■ **Passage provided**
-*-
Today’s Readings

As CSS turned 20 years old (almost old enough to drink in most countries!), offers a nice look back, as well as a link to an interview with creator Håkon Wium Lie, and a link to Håkon’s 1994 thesis on CSS!

Pretty slick CL backup tool for Mac: Mackup. Moves all your config files to Dropbox, then creates an alias to them from the original location. restore simply recreates the aliases.

Whole bunch of great SVG links in the latest Smashing Magazine newsletter:

And, this one is funny timing, because I just finished converting all the SVG data-URIs on our company website back to SVG URLs to reduce the CSS file size! :-)

And, as long as we have the can of SVG wide open, let’s have a deeper look into animating SVGs!

does a little DevTools Timeline deep-dive to find that opacity is the cause of his janky scrolling. But way more interesting to me is just watching someone use DevTools to really dig into a performance investigation, and then to find that I am not the only person that has no idea what all those colored bars mean, or how to really make use of them to fix the problem… Whew! :-)

And speaking of CSS performance, here is a nice deep-look into how a browser renders your pages, and what affects your CSS has on rendering the critical path.

jsinspect… is a tool for detecting copy-pasted and structurally similar JavaScript. It also detects boilerplate and repeated logic, so you could use it to extract code into methods or help find dead code.

At first I thought “I already have tons of options for diffing files” but the “detects boilerplate and repeated logic” part is pretty darned useful!
-*-
■ **Questions on the material**
(A) In the Today's Readings post, where does Mackup move your config files?
(B) Reproduce the passage in Today's Readings starting at "And, this one" and ending at "into animating SVGs!".
-*-
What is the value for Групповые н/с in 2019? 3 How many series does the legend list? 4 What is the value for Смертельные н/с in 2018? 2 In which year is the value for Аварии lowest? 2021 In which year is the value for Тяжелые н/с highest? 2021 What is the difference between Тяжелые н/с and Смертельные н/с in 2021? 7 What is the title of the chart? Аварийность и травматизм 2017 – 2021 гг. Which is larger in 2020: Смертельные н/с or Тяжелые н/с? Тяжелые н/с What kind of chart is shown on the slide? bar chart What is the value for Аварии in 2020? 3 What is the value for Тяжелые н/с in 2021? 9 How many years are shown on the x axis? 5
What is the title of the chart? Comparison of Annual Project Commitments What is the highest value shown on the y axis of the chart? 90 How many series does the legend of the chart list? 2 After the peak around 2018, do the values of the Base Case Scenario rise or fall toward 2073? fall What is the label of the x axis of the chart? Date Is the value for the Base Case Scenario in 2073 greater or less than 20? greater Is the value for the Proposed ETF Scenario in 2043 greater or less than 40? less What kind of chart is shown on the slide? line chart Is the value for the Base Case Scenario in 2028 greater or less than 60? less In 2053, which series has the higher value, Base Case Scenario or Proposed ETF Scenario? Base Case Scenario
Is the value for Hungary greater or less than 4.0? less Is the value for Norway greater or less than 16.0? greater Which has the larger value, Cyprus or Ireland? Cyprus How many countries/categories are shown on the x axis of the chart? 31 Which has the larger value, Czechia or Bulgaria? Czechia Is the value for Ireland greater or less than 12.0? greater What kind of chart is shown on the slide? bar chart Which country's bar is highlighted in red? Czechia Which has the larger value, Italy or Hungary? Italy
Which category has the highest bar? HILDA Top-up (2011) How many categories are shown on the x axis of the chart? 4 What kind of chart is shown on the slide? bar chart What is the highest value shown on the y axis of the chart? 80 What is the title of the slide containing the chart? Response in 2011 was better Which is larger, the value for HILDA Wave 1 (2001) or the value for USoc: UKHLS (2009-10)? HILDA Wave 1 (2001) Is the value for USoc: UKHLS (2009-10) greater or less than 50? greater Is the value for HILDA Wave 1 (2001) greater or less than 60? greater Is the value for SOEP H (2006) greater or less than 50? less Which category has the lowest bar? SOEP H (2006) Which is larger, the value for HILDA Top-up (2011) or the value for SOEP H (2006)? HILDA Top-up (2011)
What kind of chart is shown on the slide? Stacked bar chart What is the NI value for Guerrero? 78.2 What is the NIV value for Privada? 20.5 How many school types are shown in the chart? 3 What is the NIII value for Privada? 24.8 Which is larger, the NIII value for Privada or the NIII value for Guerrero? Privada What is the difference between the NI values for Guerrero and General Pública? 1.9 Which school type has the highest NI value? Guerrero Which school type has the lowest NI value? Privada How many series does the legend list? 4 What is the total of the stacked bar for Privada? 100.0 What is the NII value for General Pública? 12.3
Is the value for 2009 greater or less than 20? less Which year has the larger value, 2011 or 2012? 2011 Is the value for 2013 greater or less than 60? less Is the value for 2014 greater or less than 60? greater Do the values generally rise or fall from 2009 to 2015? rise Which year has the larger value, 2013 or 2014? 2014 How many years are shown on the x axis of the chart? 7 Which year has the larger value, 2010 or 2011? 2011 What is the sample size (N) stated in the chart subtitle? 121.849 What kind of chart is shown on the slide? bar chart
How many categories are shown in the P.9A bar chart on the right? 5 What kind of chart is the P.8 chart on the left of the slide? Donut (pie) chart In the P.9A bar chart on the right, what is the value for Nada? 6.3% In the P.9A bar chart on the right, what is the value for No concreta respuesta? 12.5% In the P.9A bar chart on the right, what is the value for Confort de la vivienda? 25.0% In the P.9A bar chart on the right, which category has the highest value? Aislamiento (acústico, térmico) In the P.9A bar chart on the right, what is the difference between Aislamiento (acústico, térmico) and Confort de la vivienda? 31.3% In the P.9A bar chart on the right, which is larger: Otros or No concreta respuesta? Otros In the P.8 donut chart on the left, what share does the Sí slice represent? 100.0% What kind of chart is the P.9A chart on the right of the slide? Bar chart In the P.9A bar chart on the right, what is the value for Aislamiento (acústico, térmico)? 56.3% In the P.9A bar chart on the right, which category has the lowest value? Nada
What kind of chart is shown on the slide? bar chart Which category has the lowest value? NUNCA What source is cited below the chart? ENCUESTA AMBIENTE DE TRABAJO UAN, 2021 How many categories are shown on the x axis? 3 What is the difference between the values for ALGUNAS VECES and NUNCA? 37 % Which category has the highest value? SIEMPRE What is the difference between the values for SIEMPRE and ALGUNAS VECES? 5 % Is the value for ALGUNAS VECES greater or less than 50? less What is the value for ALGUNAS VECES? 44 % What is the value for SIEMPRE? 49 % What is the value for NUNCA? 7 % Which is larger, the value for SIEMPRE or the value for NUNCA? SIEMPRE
-*-
■ **Solutions to the tasks**
(A) To Dropbox.

(B)
And, this one is funny timing, because I just finished converting all the SVG data-URIs on our company website back to SVG URLs to reduce the CSS file size! :-)

And, as long as we have the can of SVG wide open, let’s have a deeper look into animating SVGs!